[start of Working data]

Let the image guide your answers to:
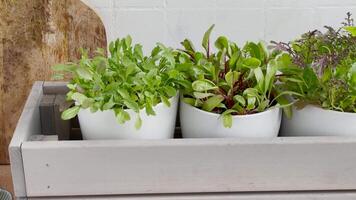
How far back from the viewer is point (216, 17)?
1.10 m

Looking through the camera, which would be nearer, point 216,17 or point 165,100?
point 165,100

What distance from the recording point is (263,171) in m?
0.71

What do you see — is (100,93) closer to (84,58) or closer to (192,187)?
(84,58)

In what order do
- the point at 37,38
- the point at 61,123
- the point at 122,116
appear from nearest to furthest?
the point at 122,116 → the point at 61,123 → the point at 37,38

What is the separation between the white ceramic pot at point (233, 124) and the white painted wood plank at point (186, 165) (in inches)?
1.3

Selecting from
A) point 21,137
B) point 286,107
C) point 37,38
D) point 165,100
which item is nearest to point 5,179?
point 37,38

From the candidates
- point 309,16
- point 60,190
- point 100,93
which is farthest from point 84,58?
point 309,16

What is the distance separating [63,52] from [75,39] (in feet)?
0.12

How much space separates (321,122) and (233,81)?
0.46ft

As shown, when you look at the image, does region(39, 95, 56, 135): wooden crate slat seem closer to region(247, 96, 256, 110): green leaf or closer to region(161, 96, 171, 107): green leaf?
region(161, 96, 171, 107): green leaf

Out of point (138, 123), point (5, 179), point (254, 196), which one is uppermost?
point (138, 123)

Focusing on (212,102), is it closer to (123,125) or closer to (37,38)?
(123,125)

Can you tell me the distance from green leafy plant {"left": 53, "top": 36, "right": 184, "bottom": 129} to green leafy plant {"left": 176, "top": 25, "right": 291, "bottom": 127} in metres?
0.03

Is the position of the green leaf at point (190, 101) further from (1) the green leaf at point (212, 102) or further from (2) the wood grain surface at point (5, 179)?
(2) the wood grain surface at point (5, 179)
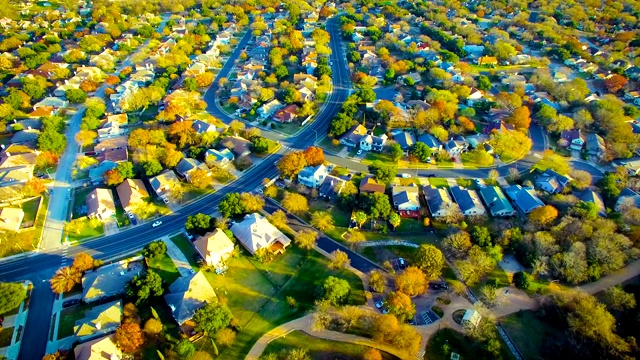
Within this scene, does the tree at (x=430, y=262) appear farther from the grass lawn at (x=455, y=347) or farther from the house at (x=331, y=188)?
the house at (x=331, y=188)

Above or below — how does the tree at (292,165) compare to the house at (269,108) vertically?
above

[end of Working data]

Output every line of the records above word for word, leaving out the pictures.

Task answer:
Let the image guide your answers to:
How far back from the viewer is point (216, 17)?
1.10 m

Looking through the camera, which would be nearer, point 216,17 or point 165,100?
point 165,100

What distance from the recording point is (263,171) in m?
0.71

What do you see — is (100,93) closer to (84,58) or closer to (192,187)?
(84,58)

In what order do
- the point at 37,38
- the point at 61,123
- the point at 122,116
appear from nearest to furthest?
the point at 122,116 → the point at 61,123 → the point at 37,38

What is the separation between the white ceramic pot at point (233, 124) and the white painted wood plank at point (186, 165) (in inches)?
1.3

Selecting from
A) point 21,137
B) point 286,107
C) point 37,38
D) point 165,100
which item is nearest to point 5,179?
point 37,38

From the candidates
- point 309,16
- point 60,190
- point 100,93
which is farthest from point 84,58?
point 309,16

What is the distance separating [63,52] from [75,39] (in feet)?
0.12

How much space separates (321,122) and (233,81)?
0.46ft

As shown, when you look at the image, does region(39, 95, 56, 135): wooden crate slat seem closer to region(247, 96, 256, 110): green leaf or closer to region(161, 96, 171, 107): green leaf?
region(161, 96, 171, 107): green leaf

Out of point (138, 123), point (5, 179), point (254, 196), which one is uppermost?
point (138, 123)

Focusing on (212,102), is it closer to (123,125) or closer to (37,38)?
(123,125)

Can you tell me the distance from green leafy plant {"left": 53, "top": 36, "right": 184, "bottom": 129} to green leafy plant {"left": 176, "top": 25, "right": 291, "bottom": 127} in metres?
0.03

Is the position of the green leaf at point (190, 101) further from (1) the green leaf at point (212, 102) or further from (2) the wood grain surface at point (5, 179)?
(2) the wood grain surface at point (5, 179)
Within this scene, does the tree at (x=430, y=262) appear farther from the grass lawn at (x=455, y=347) or farther from the house at (x=331, y=188)?
the house at (x=331, y=188)

Above or below — how does the tree at (292,165) compare to the house at (269,108) vertically?
above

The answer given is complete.